Selain itu, Indonesia juga sangat kaya dengan potensi energi hijau. Pembangkit listrik tenaga hidro, surya, dan geotermal sangat berlimpah. ”Kami memastikan bahwa produksi barang penting akan dihasilkan dari pembangkit listrik yang ramah lingkungan. Kami mengundang pelaku bisnis Amerika untuk investasi di Indonesia,” ujar Presiden Jokowi.
Pendekatan inklusif
Menggapi lawatan Presiden ke luar negeri, Pengajar Departemen Hubungan Internasional FISIP Universitas Airlangga, Joko Susanto, menyebut bahwa peran RI di KTT ASEAN-AS juga tidak lepas dari peran penting Indonesia di forum internasional lainnya, yaitu sebagai Presiden KTT G20.
Dalam menjalin kerja sama luar negeri, menurut Joko, posisi Indonesia baik di KTT ASEAN-AS maupun di KTT G20 sudah jelas, yaitu ingin melakukan pendekatan yang inklusif. Hal itu setidaknya terlihat dari langkah Presiden Jokowi yang secara langsung mengundang Presiden AS Joe Biden untuk hadir di KTT G20 di Bali, November mendatang.
”Posisi Indonesia (terkait Indo-Pasifik) enggak bisa lagi ditawar. Problemnya, Amerika Serikat tampaknya belum bisa melihat ada peluang penting di balik itu,” ujar Joko.
Sementara Ekonom Transportasi dan Energi dari Economic Research Institute for ASEAN and East Asia (ERIA) Alloysius Joko Purwanto menilai, komitmen ASEAN untuk meningkatkan proporsi energi baru terbarukan (EBT) dari 14 persen pada 2018 menjadi 23 persen pada 2025 dinilai berat. ”Cukup sulit menurut saya. Kalau realitas, sangat sulit,” ujarnya.
Di Indonesia, selama dua periode pemerintahan Presiden Jokowi, kenaikan proporsi EBT memang berkembang, tetapi sangat sedikit. Menurut Alloysius, dalam waku hampir delapan tahun, kenaikan hanya 3 persen.
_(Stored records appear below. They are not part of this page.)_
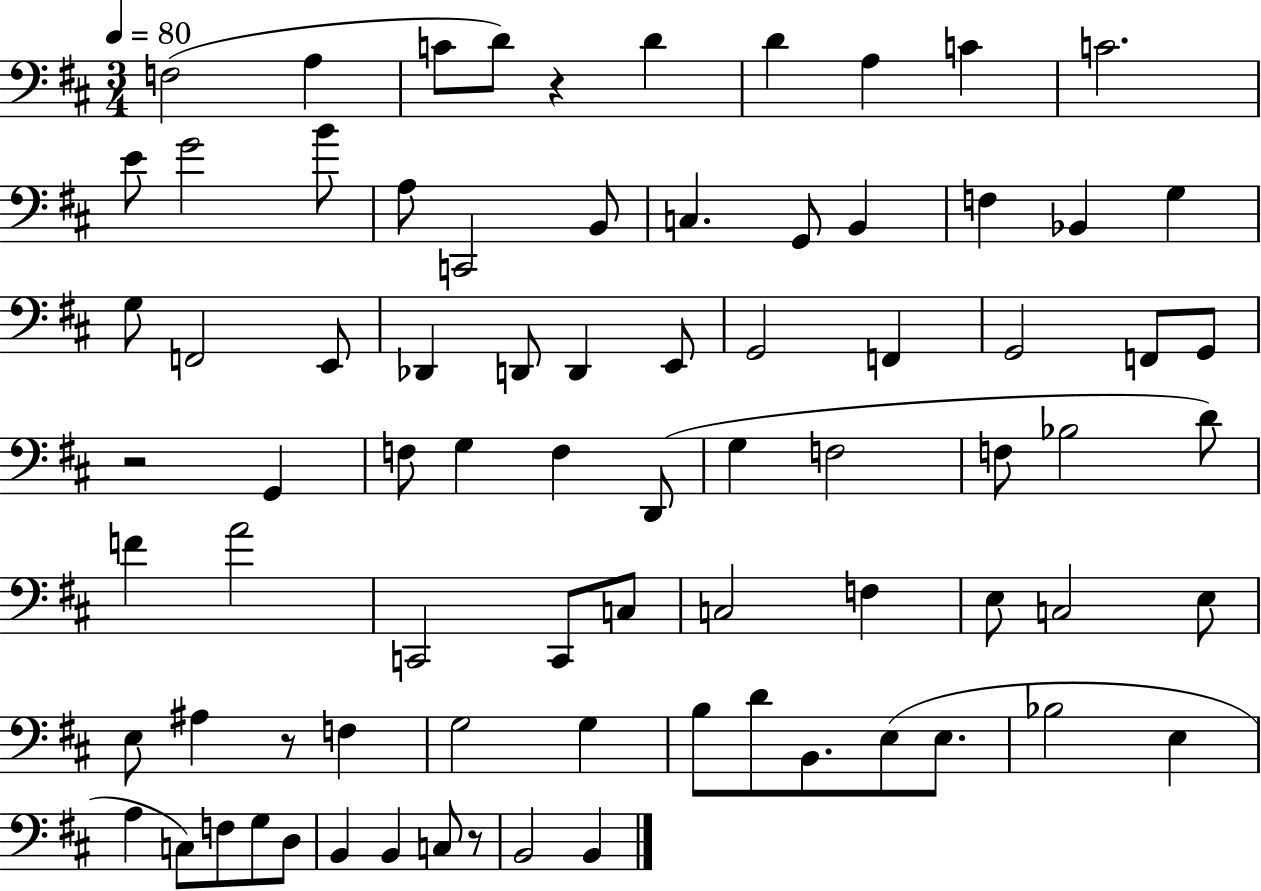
X:1
T:Untitled
M:3/4
L:1/4
K:D
F,2 A, C/2 D/2 z D D A, C C2 E/2 G2 B/2 A,/2 C,,2 B,,/2 C, G,,/2 B,, F, _B,, G, G,/2 F,,2 E,,/2 _D,, D,,/2 D,, E,,/2 G,,2 F,, G,,2 F,,/2 G,,/2 z2 G,, F,/2 G, F, D,,/2 G, F,2 F,/2 _B,2 D/2 F A2 C,,2 C,,/2 C,/2 C,2 F, E,/2 C,2 E,/2 E,/2 ^A, z/2 F, G,2 G, B,/2 D/2 B,,/2 E,/2 E,/2 _B,2 E, A, C,/2 F,/2 G,/2 D,/2 B,, B,, C,/2 z/2 B,,2 B,,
Dari 11 persen pada 2014 menjadi 14 persen. ”Bagaimana tiga tahun ke depan ini naik 9 persen,” ucapnya.
Presiden Jokowi menyebut transisi energi 8 tahun ke depan di Indonesia membutuhkan investasi 30 miliar dollar AS. ”Sekarang dalam penanganan krisis seperti saat ini, yang menurut saya sulit adalah apa pemerintah akan memilih akan terus menyubsidi gas dan minyak, uangnya untuk subsidi agar rakyat tetap bisa membeli atau mengalihkan subsidi ke investasi EBT,” ujar Alloysius.
Pemerintah bisa saja tetap memberikan subsidi, tetapi disarankan tidak secara langsung di sektor energi. Bantuan langsung tunai sebaiknya disalurkan ke sektor ekonomi untuk meredam inflasi. Di sisi lain, subsidi energi bisa dialihkan untuk investasi di EBT. Pemerintah juga didorong menerapkan pajak karbon yang dananya bisa digunakan bagi investasi EBT.
”Yang bisa dilakukan adalah menerapkan pajak karbon yang tinggi. Mereka (investor) akan berpikir lebih baik memakai uangnya untuk investasi daripada untuk pajak karbon, mereka akan lebih berfikir membantu Indonesia dalam investasi di pembuatan pembangkit listrik tenaga surya, hidro, dsb,” kata Alloysius.